OBJECTIVE: Render the part of the listing that opens with the line containing "What is the approximate" and closes at the end of the listing as a Markdown table with the columns Number and Entry, one numbered row per line and blank lines left out.

SUPPLIED INFORMATION:
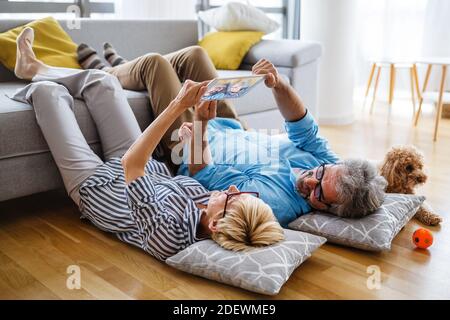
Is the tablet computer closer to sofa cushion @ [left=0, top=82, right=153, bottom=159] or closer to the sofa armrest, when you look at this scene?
sofa cushion @ [left=0, top=82, right=153, bottom=159]

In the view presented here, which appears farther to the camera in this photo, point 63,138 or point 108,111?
point 108,111

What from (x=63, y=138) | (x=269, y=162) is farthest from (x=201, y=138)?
(x=63, y=138)

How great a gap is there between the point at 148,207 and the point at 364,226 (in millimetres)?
752

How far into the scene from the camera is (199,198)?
1850mm

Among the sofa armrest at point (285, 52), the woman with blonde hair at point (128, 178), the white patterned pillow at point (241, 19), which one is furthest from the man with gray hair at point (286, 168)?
the white patterned pillow at point (241, 19)

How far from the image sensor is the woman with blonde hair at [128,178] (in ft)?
5.20

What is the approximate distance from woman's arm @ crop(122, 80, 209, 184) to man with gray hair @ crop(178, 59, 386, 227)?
0.27m

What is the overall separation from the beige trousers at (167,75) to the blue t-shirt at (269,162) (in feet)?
0.73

TASK RESPONSE:
| Number | Entry |
|---|---|
| 1 | What is the approximate distance from woman's arm @ crop(122, 80, 209, 184) to man with gray hair @ crop(178, 59, 386, 227)? |
| 2 | 0.27m |
| 3 | What is the overall separation from the beige trousers at (167,75) to the blue t-shirt at (269,162) (in feet)? |
| 4 | 0.73 |